Can we change where eyes look?
Bodhi Hipfner Seeton Naested
Our project is made up of three different groups of design: Architecture, Realism, and Abstract. We will research to find some ways each category directs eyes. We will then ask friends and family where they think their eyes are focusing in the picture.
Picture 1: Architecture/Landscaping
For this picture we predict that most eyes will focus on the middle of the image. This is because the picture starts out short, with a line of three trees. Each tree is placed higher and higher up, therefore, lead eyes up towards the middle of the picture. Then, we reach a house. It's small and simple, so it doesn’t confuse the viewer's eyes. The roof is triangle shaped, so when rain or snow falls on the house, it just falls off the edges. It's also triangle shaped so the viewer's eyes continue to get directed up towards the middle. Then, we reach the maximum height of the drawing, in the middle. That’s where eyes will stay before going back down again on the other side. So I think eyes will look at the door in the middle.
Picture 2: Realism
In this picture I have drawn a person walking through a large crowd. I have used methods from real realisms to try and direct the viewer's attention to the handkerchief the man is carrying. To hopefully draw the attention to the handkerchief, I have blurred out the crowd so the attention goes to the walking man. By doing this I have given him individuality which forces our attention to the man, specifically to his face, and even more specifically to his eyes. His eyes are directed at the handkerchief which he is raising to his face, which is in the upper half of the paper, and that is where my attention is most commonly focused. So my hypothesis is that the attention will go to the handkerchief (or possibly the face, if they don't follow the direction of the man's eyes).
Picture 3: Abstract
It's sort of hard to explain this one, but in this picture there's a purple circle close to the bottom left of the page that has three purple dots inside of it. These dots make it look kind of like a face to eyes will look there. To add to that there are wavy purple 'arms' that start big and thin out as they go on to the outsides of the page. That will lead eyes to the middle. In between these 'arms' is just white, except for one that has numerous colours. You'd think that eyes would get drawn to the colours but the colours act as a pathway toward the middle. This is because the path gets smaller as it nears the middle. So my hypothesis is that people will look at the purple circle with three little dots.

### [Records provided]
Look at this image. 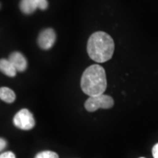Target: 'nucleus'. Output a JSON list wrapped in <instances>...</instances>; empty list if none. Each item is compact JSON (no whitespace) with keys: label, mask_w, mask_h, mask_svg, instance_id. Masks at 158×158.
Instances as JSON below:
<instances>
[{"label":"nucleus","mask_w":158,"mask_h":158,"mask_svg":"<svg viewBox=\"0 0 158 158\" xmlns=\"http://www.w3.org/2000/svg\"><path fill=\"white\" fill-rule=\"evenodd\" d=\"M140 158H145V157H140Z\"/></svg>","instance_id":"obj_14"},{"label":"nucleus","mask_w":158,"mask_h":158,"mask_svg":"<svg viewBox=\"0 0 158 158\" xmlns=\"http://www.w3.org/2000/svg\"><path fill=\"white\" fill-rule=\"evenodd\" d=\"M114 99L109 95L102 94L100 95L89 97L85 102V108L89 112H94L99 108L108 109L114 106Z\"/></svg>","instance_id":"obj_3"},{"label":"nucleus","mask_w":158,"mask_h":158,"mask_svg":"<svg viewBox=\"0 0 158 158\" xmlns=\"http://www.w3.org/2000/svg\"><path fill=\"white\" fill-rule=\"evenodd\" d=\"M82 91L89 97L103 94L107 87L106 71L100 64H92L84 70L81 80Z\"/></svg>","instance_id":"obj_2"},{"label":"nucleus","mask_w":158,"mask_h":158,"mask_svg":"<svg viewBox=\"0 0 158 158\" xmlns=\"http://www.w3.org/2000/svg\"><path fill=\"white\" fill-rule=\"evenodd\" d=\"M0 71L2 73L9 77H15L16 76L17 70L9 59H0Z\"/></svg>","instance_id":"obj_8"},{"label":"nucleus","mask_w":158,"mask_h":158,"mask_svg":"<svg viewBox=\"0 0 158 158\" xmlns=\"http://www.w3.org/2000/svg\"><path fill=\"white\" fill-rule=\"evenodd\" d=\"M8 59L19 72H23L27 68V59L25 56L19 51H14L11 53Z\"/></svg>","instance_id":"obj_7"},{"label":"nucleus","mask_w":158,"mask_h":158,"mask_svg":"<svg viewBox=\"0 0 158 158\" xmlns=\"http://www.w3.org/2000/svg\"><path fill=\"white\" fill-rule=\"evenodd\" d=\"M35 158H59V155L52 151H43L37 154Z\"/></svg>","instance_id":"obj_10"},{"label":"nucleus","mask_w":158,"mask_h":158,"mask_svg":"<svg viewBox=\"0 0 158 158\" xmlns=\"http://www.w3.org/2000/svg\"><path fill=\"white\" fill-rule=\"evenodd\" d=\"M0 158H16L14 153L12 152H5L0 155Z\"/></svg>","instance_id":"obj_11"},{"label":"nucleus","mask_w":158,"mask_h":158,"mask_svg":"<svg viewBox=\"0 0 158 158\" xmlns=\"http://www.w3.org/2000/svg\"><path fill=\"white\" fill-rule=\"evenodd\" d=\"M48 7L47 0H21L19 4L20 10L26 15L32 14L37 9L45 10Z\"/></svg>","instance_id":"obj_5"},{"label":"nucleus","mask_w":158,"mask_h":158,"mask_svg":"<svg viewBox=\"0 0 158 158\" xmlns=\"http://www.w3.org/2000/svg\"><path fill=\"white\" fill-rule=\"evenodd\" d=\"M7 147V141L4 138H0V152H2Z\"/></svg>","instance_id":"obj_12"},{"label":"nucleus","mask_w":158,"mask_h":158,"mask_svg":"<svg viewBox=\"0 0 158 158\" xmlns=\"http://www.w3.org/2000/svg\"><path fill=\"white\" fill-rule=\"evenodd\" d=\"M0 7H1V5H0Z\"/></svg>","instance_id":"obj_15"},{"label":"nucleus","mask_w":158,"mask_h":158,"mask_svg":"<svg viewBox=\"0 0 158 158\" xmlns=\"http://www.w3.org/2000/svg\"><path fill=\"white\" fill-rule=\"evenodd\" d=\"M56 35L52 28H47L40 31L37 38V44L43 50H48L54 45Z\"/></svg>","instance_id":"obj_6"},{"label":"nucleus","mask_w":158,"mask_h":158,"mask_svg":"<svg viewBox=\"0 0 158 158\" xmlns=\"http://www.w3.org/2000/svg\"><path fill=\"white\" fill-rule=\"evenodd\" d=\"M152 155L154 158H158V143H156L152 148Z\"/></svg>","instance_id":"obj_13"},{"label":"nucleus","mask_w":158,"mask_h":158,"mask_svg":"<svg viewBox=\"0 0 158 158\" xmlns=\"http://www.w3.org/2000/svg\"><path fill=\"white\" fill-rule=\"evenodd\" d=\"M115 45L112 37L104 31H97L89 38L87 52L92 60L98 63L107 62L113 56Z\"/></svg>","instance_id":"obj_1"},{"label":"nucleus","mask_w":158,"mask_h":158,"mask_svg":"<svg viewBox=\"0 0 158 158\" xmlns=\"http://www.w3.org/2000/svg\"><path fill=\"white\" fill-rule=\"evenodd\" d=\"M15 92L11 89L8 87L0 88V99L7 103H12L15 101Z\"/></svg>","instance_id":"obj_9"},{"label":"nucleus","mask_w":158,"mask_h":158,"mask_svg":"<svg viewBox=\"0 0 158 158\" xmlns=\"http://www.w3.org/2000/svg\"><path fill=\"white\" fill-rule=\"evenodd\" d=\"M13 124L15 127L23 130L32 129L35 125V121L32 114L28 109L20 110L13 118Z\"/></svg>","instance_id":"obj_4"}]
</instances>
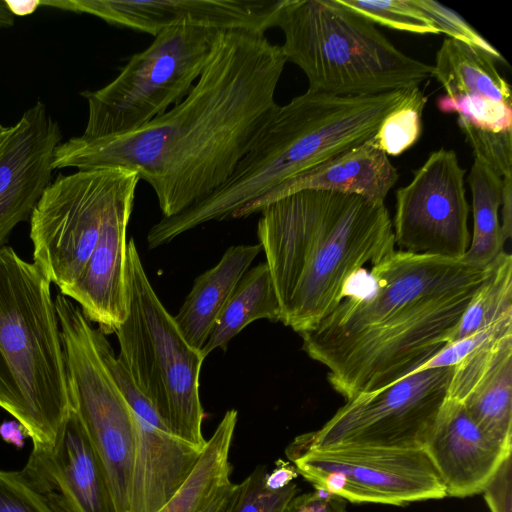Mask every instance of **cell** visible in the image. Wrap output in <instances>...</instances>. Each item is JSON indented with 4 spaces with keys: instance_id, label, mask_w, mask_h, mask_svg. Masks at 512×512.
<instances>
[{
    "instance_id": "6da1fadb",
    "label": "cell",
    "mask_w": 512,
    "mask_h": 512,
    "mask_svg": "<svg viewBox=\"0 0 512 512\" xmlns=\"http://www.w3.org/2000/svg\"><path fill=\"white\" fill-rule=\"evenodd\" d=\"M287 60L264 34L221 30L190 92L132 132L60 143L52 168L134 170L153 189L162 217L207 197L232 174L278 104Z\"/></svg>"
},
{
    "instance_id": "7a4b0ae2",
    "label": "cell",
    "mask_w": 512,
    "mask_h": 512,
    "mask_svg": "<svg viewBox=\"0 0 512 512\" xmlns=\"http://www.w3.org/2000/svg\"><path fill=\"white\" fill-rule=\"evenodd\" d=\"M370 268L366 291L349 293L300 334L346 401L390 386L443 350L485 274L462 259L402 250Z\"/></svg>"
},
{
    "instance_id": "3957f363",
    "label": "cell",
    "mask_w": 512,
    "mask_h": 512,
    "mask_svg": "<svg viewBox=\"0 0 512 512\" xmlns=\"http://www.w3.org/2000/svg\"><path fill=\"white\" fill-rule=\"evenodd\" d=\"M259 244L280 305V321L302 334L349 294L366 265L395 250L384 202L328 190H301L259 211Z\"/></svg>"
},
{
    "instance_id": "277c9868",
    "label": "cell",
    "mask_w": 512,
    "mask_h": 512,
    "mask_svg": "<svg viewBox=\"0 0 512 512\" xmlns=\"http://www.w3.org/2000/svg\"><path fill=\"white\" fill-rule=\"evenodd\" d=\"M416 87L367 96L308 89L278 105L229 178L181 213L162 217L147 233L148 246L156 248L204 223L232 218L280 184L370 140Z\"/></svg>"
},
{
    "instance_id": "5b68a950",
    "label": "cell",
    "mask_w": 512,
    "mask_h": 512,
    "mask_svg": "<svg viewBox=\"0 0 512 512\" xmlns=\"http://www.w3.org/2000/svg\"><path fill=\"white\" fill-rule=\"evenodd\" d=\"M0 408L33 446L43 447L54 446L72 410L51 283L6 245L0 248Z\"/></svg>"
},
{
    "instance_id": "8992f818",
    "label": "cell",
    "mask_w": 512,
    "mask_h": 512,
    "mask_svg": "<svg viewBox=\"0 0 512 512\" xmlns=\"http://www.w3.org/2000/svg\"><path fill=\"white\" fill-rule=\"evenodd\" d=\"M287 62L306 75L309 90L367 96L419 86L432 66L396 48L368 19L338 0H284L276 25Z\"/></svg>"
},
{
    "instance_id": "52a82bcc",
    "label": "cell",
    "mask_w": 512,
    "mask_h": 512,
    "mask_svg": "<svg viewBox=\"0 0 512 512\" xmlns=\"http://www.w3.org/2000/svg\"><path fill=\"white\" fill-rule=\"evenodd\" d=\"M126 286L127 315L114 333L118 359L169 429L203 449L199 375L205 358L186 342L161 303L133 238L127 243Z\"/></svg>"
},
{
    "instance_id": "ba28073f",
    "label": "cell",
    "mask_w": 512,
    "mask_h": 512,
    "mask_svg": "<svg viewBox=\"0 0 512 512\" xmlns=\"http://www.w3.org/2000/svg\"><path fill=\"white\" fill-rule=\"evenodd\" d=\"M221 30L177 24L133 54L104 87L85 91L88 118L82 134L101 138L137 130L179 103L192 89Z\"/></svg>"
},
{
    "instance_id": "9c48e42d",
    "label": "cell",
    "mask_w": 512,
    "mask_h": 512,
    "mask_svg": "<svg viewBox=\"0 0 512 512\" xmlns=\"http://www.w3.org/2000/svg\"><path fill=\"white\" fill-rule=\"evenodd\" d=\"M54 302L72 410L103 466L117 512H129L134 413L101 357L96 328L70 298L58 293Z\"/></svg>"
},
{
    "instance_id": "30bf717a",
    "label": "cell",
    "mask_w": 512,
    "mask_h": 512,
    "mask_svg": "<svg viewBox=\"0 0 512 512\" xmlns=\"http://www.w3.org/2000/svg\"><path fill=\"white\" fill-rule=\"evenodd\" d=\"M136 171L119 167L60 175L30 215L33 263L59 293L77 281L98 240L106 213Z\"/></svg>"
},
{
    "instance_id": "8fae6325",
    "label": "cell",
    "mask_w": 512,
    "mask_h": 512,
    "mask_svg": "<svg viewBox=\"0 0 512 512\" xmlns=\"http://www.w3.org/2000/svg\"><path fill=\"white\" fill-rule=\"evenodd\" d=\"M454 366L427 368L379 391L346 401L320 429L289 446L423 449L446 400Z\"/></svg>"
},
{
    "instance_id": "7c38bea8",
    "label": "cell",
    "mask_w": 512,
    "mask_h": 512,
    "mask_svg": "<svg viewBox=\"0 0 512 512\" xmlns=\"http://www.w3.org/2000/svg\"><path fill=\"white\" fill-rule=\"evenodd\" d=\"M285 453L298 474L317 490L353 503L404 505L446 497L444 485L423 449L288 446Z\"/></svg>"
},
{
    "instance_id": "4fadbf2b",
    "label": "cell",
    "mask_w": 512,
    "mask_h": 512,
    "mask_svg": "<svg viewBox=\"0 0 512 512\" xmlns=\"http://www.w3.org/2000/svg\"><path fill=\"white\" fill-rule=\"evenodd\" d=\"M465 173L456 153L441 148L414 171L409 184L397 190L392 224L400 250L463 257L471 242Z\"/></svg>"
},
{
    "instance_id": "5bb4252c",
    "label": "cell",
    "mask_w": 512,
    "mask_h": 512,
    "mask_svg": "<svg viewBox=\"0 0 512 512\" xmlns=\"http://www.w3.org/2000/svg\"><path fill=\"white\" fill-rule=\"evenodd\" d=\"M103 361L135 416L129 512H157L192 472L203 449L176 436L134 384L114 351Z\"/></svg>"
},
{
    "instance_id": "9a60e30c",
    "label": "cell",
    "mask_w": 512,
    "mask_h": 512,
    "mask_svg": "<svg viewBox=\"0 0 512 512\" xmlns=\"http://www.w3.org/2000/svg\"><path fill=\"white\" fill-rule=\"evenodd\" d=\"M284 0H46L38 6L87 13L105 22L157 35L177 24L264 34Z\"/></svg>"
},
{
    "instance_id": "2e32d148",
    "label": "cell",
    "mask_w": 512,
    "mask_h": 512,
    "mask_svg": "<svg viewBox=\"0 0 512 512\" xmlns=\"http://www.w3.org/2000/svg\"><path fill=\"white\" fill-rule=\"evenodd\" d=\"M21 473L55 512H117L103 466L73 410L54 446H33Z\"/></svg>"
},
{
    "instance_id": "e0dca14e",
    "label": "cell",
    "mask_w": 512,
    "mask_h": 512,
    "mask_svg": "<svg viewBox=\"0 0 512 512\" xmlns=\"http://www.w3.org/2000/svg\"><path fill=\"white\" fill-rule=\"evenodd\" d=\"M62 134L38 101L26 110L0 147V248L30 215L51 183L52 161Z\"/></svg>"
},
{
    "instance_id": "ac0fdd59",
    "label": "cell",
    "mask_w": 512,
    "mask_h": 512,
    "mask_svg": "<svg viewBox=\"0 0 512 512\" xmlns=\"http://www.w3.org/2000/svg\"><path fill=\"white\" fill-rule=\"evenodd\" d=\"M139 181L129 182L110 205L87 264L64 295L105 335L115 333L127 315L126 231Z\"/></svg>"
},
{
    "instance_id": "d6986e66",
    "label": "cell",
    "mask_w": 512,
    "mask_h": 512,
    "mask_svg": "<svg viewBox=\"0 0 512 512\" xmlns=\"http://www.w3.org/2000/svg\"><path fill=\"white\" fill-rule=\"evenodd\" d=\"M423 450L446 496L460 498L482 493L511 456V449L489 438L460 402L447 397Z\"/></svg>"
},
{
    "instance_id": "ffe728a7",
    "label": "cell",
    "mask_w": 512,
    "mask_h": 512,
    "mask_svg": "<svg viewBox=\"0 0 512 512\" xmlns=\"http://www.w3.org/2000/svg\"><path fill=\"white\" fill-rule=\"evenodd\" d=\"M447 398L460 402L489 438L512 449V333L457 363Z\"/></svg>"
},
{
    "instance_id": "44dd1931",
    "label": "cell",
    "mask_w": 512,
    "mask_h": 512,
    "mask_svg": "<svg viewBox=\"0 0 512 512\" xmlns=\"http://www.w3.org/2000/svg\"><path fill=\"white\" fill-rule=\"evenodd\" d=\"M372 138L280 184L239 209L232 218L259 213L262 207L276 199L308 189L354 194L369 201L384 202L399 174Z\"/></svg>"
},
{
    "instance_id": "7402d4cb",
    "label": "cell",
    "mask_w": 512,
    "mask_h": 512,
    "mask_svg": "<svg viewBox=\"0 0 512 512\" xmlns=\"http://www.w3.org/2000/svg\"><path fill=\"white\" fill-rule=\"evenodd\" d=\"M261 250L259 243L231 246L215 266L195 279L178 313L173 316L192 348L201 351L228 298Z\"/></svg>"
},
{
    "instance_id": "603a6c76",
    "label": "cell",
    "mask_w": 512,
    "mask_h": 512,
    "mask_svg": "<svg viewBox=\"0 0 512 512\" xmlns=\"http://www.w3.org/2000/svg\"><path fill=\"white\" fill-rule=\"evenodd\" d=\"M432 77L446 98H487L512 105L511 87L500 74L496 60L487 52L446 38L432 66Z\"/></svg>"
},
{
    "instance_id": "cb8c5ba5",
    "label": "cell",
    "mask_w": 512,
    "mask_h": 512,
    "mask_svg": "<svg viewBox=\"0 0 512 512\" xmlns=\"http://www.w3.org/2000/svg\"><path fill=\"white\" fill-rule=\"evenodd\" d=\"M258 319L280 321V305L266 262L248 269L215 321L201 354L226 349L233 337Z\"/></svg>"
},
{
    "instance_id": "d4e9b609",
    "label": "cell",
    "mask_w": 512,
    "mask_h": 512,
    "mask_svg": "<svg viewBox=\"0 0 512 512\" xmlns=\"http://www.w3.org/2000/svg\"><path fill=\"white\" fill-rule=\"evenodd\" d=\"M238 412H225L185 482L157 512H202L230 481L229 453Z\"/></svg>"
},
{
    "instance_id": "484cf974",
    "label": "cell",
    "mask_w": 512,
    "mask_h": 512,
    "mask_svg": "<svg viewBox=\"0 0 512 512\" xmlns=\"http://www.w3.org/2000/svg\"><path fill=\"white\" fill-rule=\"evenodd\" d=\"M506 322H512V256L503 251L485 267L481 286L449 344Z\"/></svg>"
},
{
    "instance_id": "4316f807",
    "label": "cell",
    "mask_w": 512,
    "mask_h": 512,
    "mask_svg": "<svg viewBox=\"0 0 512 512\" xmlns=\"http://www.w3.org/2000/svg\"><path fill=\"white\" fill-rule=\"evenodd\" d=\"M468 184L472 193L471 238L499 237L506 241L500 225L503 179L475 159L468 176Z\"/></svg>"
},
{
    "instance_id": "83f0119b",
    "label": "cell",
    "mask_w": 512,
    "mask_h": 512,
    "mask_svg": "<svg viewBox=\"0 0 512 512\" xmlns=\"http://www.w3.org/2000/svg\"><path fill=\"white\" fill-rule=\"evenodd\" d=\"M426 100L416 87L410 98L383 120L372 140L387 156H398L418 141Z\"/></svg>"
},
{
    "instance_id": "f1b7e54d",
    "label": "cell",
    "mask_w": 512,
    "mask_h": 512,
    "mask_svg": "<svg viewBox=\"0 0 512 512\" xmlns=\"http://www.w3.org/2000/svg\"><path fill=\"white\" fill-rule=\"evenodd\" d=\"M372 23L413 34H440L439 29L411 0H338Z\"/></svg>"
},
{
    "instance_id": "f546056e",
    "label": "cell",
    "mask_w": 512,
    "mask_h": 512,
    "mask_svg": "<svg viewBox=\"0 0 512 512\" xmlns=\"http://www.w3.org/2000/svg\"><path fill=\"white\" fill-rule=\"evenodd\" d=\"M457 124L475 159L501 178L512 175V129L501 132L484 130L462 116L458 117Z\"/></svg>"
},
{
    "instance_id": "4dcf8cb0",
    "label": "cell",
    "mask_w": 512,
    "mask_h": 512,
    "mask_svg": "<svg viewBox=\"0 0 512 512\" xmlns=\"http://www.w3.org/2000/svg\"><path fill=\"white\" fill-rule=\"evenodd\" d=\"M266 468L258 465L241 483L232 512H285L297 495L294 482L281 489L266 486Z\"/></svg>"
},
{
    "instance_id": "1f68e13d",
    "label": "cell",
    "mask_w": 512,
    "mask_h": 512,
    "mask_svg": "<svg viewBox=\"0 0 512 512\" xmlns=\"http://www.w3.org/2000/svg\"><path fill=\"white\" fill-rule=\"evenodd\" d=\"M443 113H458L474 126L493 132L512 129V105L487 98L459 97L437 99Z\"/></svg>"
},
{
    "instance_id": "d6a6232c",
    "label": "cell",
    "mask_w": 512,
    "mask_h": 512,
    "mask_svg": "<svg viewBox=\"0 0 512 512\" xmlns=\"http://www.w3.org/2000/svg\"><path fill=\"white\" fill-rule=\"evenodd\" d=\"M448 38L477 47L490 54L496 61L505 62L501 53L472 25L454 10L433 0H411Z\"/></svg>"
},
{
    "instance_id": "836d02e7",
    "label": "cell",
    "mask_w": 512,
    "mask_h": 512,
    "mask_svg": "<svg viewBox=\"0 0 512 512\" xmlns=\"http://www.w3.org/2000/svg\"><path fill=\"white\" fill-rule=\"evenodd\" d=\"M0 512H55L21 471L0 469Z\"/></svg>"
},
{
    "instance_id": "e575fe53",
    "label": "cell",
    "mask_w": 512,
    "mask_h": 512,
    "mask_svg": "<svg viewBox=\"0 0 512 512\" xmlns=\"http://www.w3.org/2000/svg\"><path fill=\"white\" fill-rule=\"evenodd\" d=\"M508 333H512V322L502 323L481 330L465 339L446 345L443 350L424 364L418 371L434 367L455 366L477 348Z\"/></svg>"
},
{
    "instance_id": "d590c367",
    "label": "cell",
    "mask_w": 512,
    "mask_h": 512,
    "mask_svg": "<svg viewBox=\"0 0 512 512\" xmlns=\"http://www.w3.org/2000/svg\"><path fill=\"white\" fill-rule=\"evenodd\" d=\"M482 493L491 512H511V456L504 460Z\"/></svg>"
},
{
    "instance_id": "8d00e7d4",
    "label": "cell",
    "mask_w": 512,
    "mask_h": 512,
    "mask_svg": "<svg viewBox=\"0 0 512 512\" xmlns=\"http://www.w3.org/2000/svg\"><path fill=\"white\" fill-rule=\"evenodd\" d=\"M285 512H347L346 500L321 490L296 495Z\"/></svg>"
},
{
    "instance_id": "74e56055",
    "label": "cell",
    "mask_w": 512,
    "mask_h": 512,
    "mask_svg": "<svg viewBox=\"0 0 512 512\" xmlns=\"http://www.w3.org/2000/svg\"><path fill=\"white\" fill-rule=\"evenodd\" d=\"M238 489V484L229 482L216 493L202 512H232Z\"/></svg>"
},
{
    "instance_id": "f35d334b",
    "label": "cell",
    "mask_w": 512,
    "mask_h": 512,
    "mask_svg": "<svg viewBox=\"0 0 512 512\" xmlns=\"http://www.w3.org/2000/svg\"><path fill=\"white\" fill-rule=\"evenodd\" d=\"M502 179L503 191L500 206V225L503 236L507 241L512 235V175Z\"/></svg>"
},
{
    "instance_id": "ab89813d",
    "label": "cell",
    "mask_w": 512,
    "mask_h": 512,
    "mask_svg": "<svg viewBox=\"0 0 512 512\" xmlns=\"http://www.w3.org/2000/svg\"><path fill=\"white\" fill-rule=\"evenodd\" d=\"M298 476L295 467L282 460L277 461L276 468L266 474L265 484L271 489H281Z\"/></svg>"
},
{
    "instance_id": "60d3db41",
    "label": "cell",
    "mask_w": 512,
    "mask_h": 512,
    "mask_svg": "<svg viewBox=\"0 0 512 512\" xmlns=\"http://www.w3.org/2000/svg\"><path fill=\"white\" fill-rule=\"evenodd\" d=\"M28 436L23 426L17 421H6L0 424V436L7 442L22 444L24 436Z\"/></svg>"
},
{
    "instance_id": "b9f144b4",
    "label": "cell",
    "mask_w": 512,
    "mask_h": 512,
    "mask_svg": "<svg viewBox=\"0 0 512 512\" xmlns=\"http://www.w3.org/2000/svg\"><path fill=\"white\" fill-rule=\"evenodd\" d=\"M10 131H11V126L5 127L0 124V147L3 144V142L6 140V138L8 137Z\"/></svg>"
}]
</instances>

### [Exercise description]
In the eye-direction project, where is viewers' attention predicted to land in the abstract picture? The items were taken from a different source than the text.

### [Complete output]
On the purple circle with three little dots.